There was once an average girl She’s as average as she seems In the Rank and file of nameless girls Who’s dreams have been “washed clean”
* Minar: Means “Tower” in Urdu. Here it refers to Minar-e-Pakistan
This is a tribute to all the women in fact who are oppressed, reduced and shamed in the name of religion, and who still find the strength and dignity to go on another day.

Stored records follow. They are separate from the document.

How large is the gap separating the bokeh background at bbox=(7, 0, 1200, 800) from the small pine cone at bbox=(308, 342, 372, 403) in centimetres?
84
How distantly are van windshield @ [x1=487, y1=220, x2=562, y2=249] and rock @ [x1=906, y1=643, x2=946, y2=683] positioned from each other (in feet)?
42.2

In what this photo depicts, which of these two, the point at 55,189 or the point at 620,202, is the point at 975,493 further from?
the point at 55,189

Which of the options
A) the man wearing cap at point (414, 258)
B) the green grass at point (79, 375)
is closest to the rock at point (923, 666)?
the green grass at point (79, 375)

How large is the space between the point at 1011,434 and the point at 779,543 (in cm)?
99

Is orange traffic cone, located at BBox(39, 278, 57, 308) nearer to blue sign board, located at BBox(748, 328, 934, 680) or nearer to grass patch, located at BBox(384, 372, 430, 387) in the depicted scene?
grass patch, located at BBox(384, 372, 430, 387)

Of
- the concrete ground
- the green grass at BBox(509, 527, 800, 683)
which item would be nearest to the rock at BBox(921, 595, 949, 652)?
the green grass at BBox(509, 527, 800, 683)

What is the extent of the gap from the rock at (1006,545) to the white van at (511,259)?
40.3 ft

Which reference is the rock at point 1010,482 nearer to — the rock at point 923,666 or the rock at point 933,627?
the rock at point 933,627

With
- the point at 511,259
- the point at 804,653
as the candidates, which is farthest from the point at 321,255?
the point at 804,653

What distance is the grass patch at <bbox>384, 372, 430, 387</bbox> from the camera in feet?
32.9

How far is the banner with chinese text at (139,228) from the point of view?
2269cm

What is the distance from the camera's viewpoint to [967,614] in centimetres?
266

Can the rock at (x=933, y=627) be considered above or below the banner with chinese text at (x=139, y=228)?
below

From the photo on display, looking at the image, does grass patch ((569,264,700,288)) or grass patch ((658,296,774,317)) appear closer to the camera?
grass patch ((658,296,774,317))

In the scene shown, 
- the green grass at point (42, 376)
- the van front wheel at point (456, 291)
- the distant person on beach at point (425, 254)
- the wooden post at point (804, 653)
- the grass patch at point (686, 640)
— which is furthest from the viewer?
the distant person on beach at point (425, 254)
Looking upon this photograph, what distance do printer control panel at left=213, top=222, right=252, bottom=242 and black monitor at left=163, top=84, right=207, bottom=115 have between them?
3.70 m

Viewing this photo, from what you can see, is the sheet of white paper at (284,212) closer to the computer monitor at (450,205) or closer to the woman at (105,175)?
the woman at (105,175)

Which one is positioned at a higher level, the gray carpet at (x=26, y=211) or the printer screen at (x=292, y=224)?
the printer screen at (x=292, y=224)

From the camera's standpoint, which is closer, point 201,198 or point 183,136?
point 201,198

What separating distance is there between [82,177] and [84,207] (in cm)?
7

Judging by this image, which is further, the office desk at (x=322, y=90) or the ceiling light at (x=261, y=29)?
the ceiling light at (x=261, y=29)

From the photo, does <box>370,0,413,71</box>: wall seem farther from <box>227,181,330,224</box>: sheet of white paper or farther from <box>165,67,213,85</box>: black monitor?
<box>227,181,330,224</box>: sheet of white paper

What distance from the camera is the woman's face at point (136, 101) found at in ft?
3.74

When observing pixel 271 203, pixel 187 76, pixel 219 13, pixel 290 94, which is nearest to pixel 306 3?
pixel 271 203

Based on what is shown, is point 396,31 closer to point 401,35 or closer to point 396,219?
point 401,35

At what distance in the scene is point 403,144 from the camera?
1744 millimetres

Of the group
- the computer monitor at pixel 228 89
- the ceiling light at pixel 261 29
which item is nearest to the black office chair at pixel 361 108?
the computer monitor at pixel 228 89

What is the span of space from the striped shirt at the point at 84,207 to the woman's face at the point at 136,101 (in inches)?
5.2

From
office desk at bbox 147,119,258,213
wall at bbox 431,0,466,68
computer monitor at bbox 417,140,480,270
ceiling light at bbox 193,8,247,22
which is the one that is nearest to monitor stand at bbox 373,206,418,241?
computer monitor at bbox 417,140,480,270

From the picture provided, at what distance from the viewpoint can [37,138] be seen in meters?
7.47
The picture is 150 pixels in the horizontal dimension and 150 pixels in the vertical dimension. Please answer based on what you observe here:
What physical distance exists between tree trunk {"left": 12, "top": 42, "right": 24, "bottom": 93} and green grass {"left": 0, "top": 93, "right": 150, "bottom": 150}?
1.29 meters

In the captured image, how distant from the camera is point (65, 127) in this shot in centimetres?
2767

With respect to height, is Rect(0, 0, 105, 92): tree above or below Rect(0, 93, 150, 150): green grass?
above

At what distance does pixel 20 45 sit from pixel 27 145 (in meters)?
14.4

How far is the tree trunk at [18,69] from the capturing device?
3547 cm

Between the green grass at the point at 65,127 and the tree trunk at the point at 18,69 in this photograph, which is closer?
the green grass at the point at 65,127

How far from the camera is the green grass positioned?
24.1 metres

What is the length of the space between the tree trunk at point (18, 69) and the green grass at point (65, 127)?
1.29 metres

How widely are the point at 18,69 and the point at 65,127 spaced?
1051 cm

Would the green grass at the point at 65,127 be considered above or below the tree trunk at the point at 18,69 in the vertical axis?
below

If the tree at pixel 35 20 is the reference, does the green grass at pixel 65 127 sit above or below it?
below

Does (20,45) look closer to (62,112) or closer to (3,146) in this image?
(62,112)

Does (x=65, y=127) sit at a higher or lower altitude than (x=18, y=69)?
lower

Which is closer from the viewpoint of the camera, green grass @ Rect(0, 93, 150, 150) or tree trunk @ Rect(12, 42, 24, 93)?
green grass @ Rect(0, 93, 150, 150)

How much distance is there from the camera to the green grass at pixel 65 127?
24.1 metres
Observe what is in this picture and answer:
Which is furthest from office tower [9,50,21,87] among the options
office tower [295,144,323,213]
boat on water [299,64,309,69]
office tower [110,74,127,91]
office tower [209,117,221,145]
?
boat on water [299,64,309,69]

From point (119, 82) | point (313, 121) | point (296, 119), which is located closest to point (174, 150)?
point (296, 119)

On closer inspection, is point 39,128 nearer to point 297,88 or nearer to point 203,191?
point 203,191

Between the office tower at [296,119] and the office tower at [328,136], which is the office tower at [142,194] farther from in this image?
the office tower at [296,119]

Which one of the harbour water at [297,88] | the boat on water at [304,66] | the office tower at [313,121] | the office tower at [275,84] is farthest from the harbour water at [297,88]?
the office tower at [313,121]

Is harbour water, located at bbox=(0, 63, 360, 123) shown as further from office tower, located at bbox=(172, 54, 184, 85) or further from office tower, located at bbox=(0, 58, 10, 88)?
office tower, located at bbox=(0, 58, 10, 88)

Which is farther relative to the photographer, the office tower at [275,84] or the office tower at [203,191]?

O Talib*, O ye self-professed Learned One,
I have something to say to you. You can whip up monsters from the air and call them your Shariah*. You can torture and mangle “your” women, break their spirits and their bodies and call it the Word of God. You can wear your imperious lungee* and as it swishes around in the wind, you imagine the very angels dancing around you. You grow your hairy beards, and hide your malevolent grins behind them. You rumble and you roar and that is your devotion. You maim and you kill and you call that Divine intervention.
But then secretly you also glance at your reflections and you see what we all see: imperfect, angry, reviled men trying to validate their existence in the only way they can - by wiping the planet clean of the scourge of the Double (H)Ex*. But then you pause with the greatest effort known to the Men of God and you think: How can we annihilate this evil, garbed in soft flesh if we are to propagate and procreate? How else are we to add to the rank and file of Allah’s soldiers?
The conundrum is excruciating. So you continue to brutalize and ravage just short of pushing her six feet under. Just so you can crush her under you instead and make her pay for staying alive. To bear and to beget your many sons. To nurture and feed your rabid army of the Men of Allah.
O Ye Men of Allah,
I have something to say to you. Hear me.
I am the Daughter of the Universe; the Yin to your Yang, the ultimate balancing act of God’s will gone wrong in your hands.
Hear me. We will be who we are: the proud women of Afghanistan. Our honour lies serenely, supremely, completely in the depths of our own eyes, not in yours.
Look at me. Don’t hide behind your fragile male bravado. Look at me. Don’t turn your suddenly shameful eyes away.
Look at me. Look at me.
Look at me as I rise like a Phoenix from the ashes that you kicked aside. Look at me as I look at you. Look at me and see what you have become. Look at me as your heart Drains … Shrivels …. Breaks …. Burns in its own hell.
Hear me, my voice will echo through my sisters even if mine falls silent. You will Hear me.
Look at me, even if it is at my corpse as I go to meet my Maker. You will Look at me.
For Allah hears me. For Allah sees me.
Allah stands behind me as we both look at you. As we both await you.
* Double (H)Ex: Word play on the double X chromosomes that all female mammals possess. Hex is a spell or a curse.
* Talib: Scholar; Learned one.
* Shariah: Islamic law derived from the teachings of the Quran but mainly from the Prophet Muhammad. It is not a list of rules but rather a set of principles on aspects of life, including marriage, divorce, finance and rituals such as fasting and prayer.